**Problem:**
Transcribe the records word for word, leaving nothing out.

**Data for the task:**

━━━━━━━━━━━━━━━━━━━━━━━━━━━━━━

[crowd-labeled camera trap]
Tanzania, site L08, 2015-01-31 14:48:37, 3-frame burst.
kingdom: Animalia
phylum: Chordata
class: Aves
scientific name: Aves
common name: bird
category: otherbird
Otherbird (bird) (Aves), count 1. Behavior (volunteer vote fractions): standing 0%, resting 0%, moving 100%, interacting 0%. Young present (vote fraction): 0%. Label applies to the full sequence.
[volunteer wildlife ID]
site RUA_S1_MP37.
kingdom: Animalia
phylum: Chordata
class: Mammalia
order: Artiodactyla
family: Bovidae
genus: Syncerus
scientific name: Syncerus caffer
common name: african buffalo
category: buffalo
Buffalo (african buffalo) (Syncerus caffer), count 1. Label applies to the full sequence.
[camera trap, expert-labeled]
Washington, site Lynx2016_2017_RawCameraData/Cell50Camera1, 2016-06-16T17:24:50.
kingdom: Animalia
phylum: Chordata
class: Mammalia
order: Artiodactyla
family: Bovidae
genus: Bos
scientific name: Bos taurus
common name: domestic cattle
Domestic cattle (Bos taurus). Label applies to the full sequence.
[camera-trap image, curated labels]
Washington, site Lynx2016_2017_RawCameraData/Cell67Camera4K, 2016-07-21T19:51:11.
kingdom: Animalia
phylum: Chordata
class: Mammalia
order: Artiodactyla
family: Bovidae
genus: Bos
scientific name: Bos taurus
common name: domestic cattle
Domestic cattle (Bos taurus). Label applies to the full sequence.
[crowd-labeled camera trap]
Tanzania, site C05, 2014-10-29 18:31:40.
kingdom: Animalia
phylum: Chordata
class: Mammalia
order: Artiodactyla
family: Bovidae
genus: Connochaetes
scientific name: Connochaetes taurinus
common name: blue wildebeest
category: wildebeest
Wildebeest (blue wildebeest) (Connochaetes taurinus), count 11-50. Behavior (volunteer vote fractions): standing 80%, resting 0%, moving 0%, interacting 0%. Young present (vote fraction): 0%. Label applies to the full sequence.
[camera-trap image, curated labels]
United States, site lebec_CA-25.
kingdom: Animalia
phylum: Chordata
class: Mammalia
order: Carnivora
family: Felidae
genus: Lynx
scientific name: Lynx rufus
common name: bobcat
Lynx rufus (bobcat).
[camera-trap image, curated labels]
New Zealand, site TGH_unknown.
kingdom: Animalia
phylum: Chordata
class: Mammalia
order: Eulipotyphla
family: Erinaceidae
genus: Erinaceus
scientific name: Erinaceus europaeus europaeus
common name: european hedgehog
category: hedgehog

━━━━━━━━━━━━━━━━━━━━━━━━━━━━━━

**Exercise output:**
[crowd-labeled camera trap]
Tanzania, site L08, 2015-01-31 14:48:37, 3-frame burst.
kingdom: Animalia
phylum: Chordata
class: Aves
scientific name: Aves
common name: bird
category: otherbird
Otherbird (bird) (Aves), count 1. Behavior (volunteer vote fractions): standing 0%, resting 0%, moving 100%, interacting 0%. Young present (vote fraction): 0%. Label applies to the full sequence.
[volunteer wildlife ID]
site RUA_S1_MP37.
kingdom: Animalia
phylum: Chordata
class: Mammalia
order: Artiodactyla
family: Bovidae
genus: Syncerus
scientific name: Syncerus caffer
common name: african buffalo
category: buffalo
Buffalo (african buffalo) (Syncerus caffer), count 1. Label applies to the full sequence.
[camera trap, expert-labeled]
Washington, site Lynx2016_2017_RawCameraData/Cell50Camera1, 2016-06-16T17:24:50.
kingdom: Animalia
phylum: Chordata
class: Mammalia
order: Artiodactyla
family: Bovidae
genus: Bos
scientific name: Bos taurus
common name: domestic cattle
Domestic cattle (Bos taurus). Label applies to the full sequence.
[camera-trap image, curated labels]
Washington, site Lynx2016_2017_RawCameraData/Cell67Camera4K, 2016-07-21T19:51:11.
kingdom: Animalia
phylum: Chordata
class: Mammalia
order: Artiodactyla
family: Bovidae
genus: Bos
scientific name: Bos taurus
common name: domestic cattle
Domestic cattle (Bos taurus). Label applies to the full sequence.
[crowd-labeled camera trap]
Tanzania, site C05, 2014-10-29 18:31:40.
kingdom: Animalia
phylum: Chordata
class: Mammalia
order: Artiodactyla
family: Bovidae
genus: Connochaetes
scientific name: Connochaetes taurinus
common name: blue wildebeest
category: wildebeest
Wildebeest (blue wildebeest) (Connochaetes taurinus), count 11-50. Behavior (volunteer vote fractions): standing 80%, resting 0%, moving 0%, interacting 0%. Young present (vote fraction): 0%. Label applies to the full sequence.
[camera-trap image, curated labels]
United States, site lebec_CA-25.
kingdom: Animalia
phylum: Chordata
class: Mammalia
order: Carnivora
family: Felidae
genus: Lynx
scientific name: Lynx rufus
common name: bobcat
Lynx rufus (bobcat).
[camera-trap image, curated labels]
New Zealand, site TGH_unknown.
kingdom: Animalia
phylum: Chordata
class: Mammalia
order: Eulipotyphla
family: Erinaceidae
genus: Erinaceus
scientific name: Erinaceus europaeus europaeus
common name: european hedgehog
category: hedgehog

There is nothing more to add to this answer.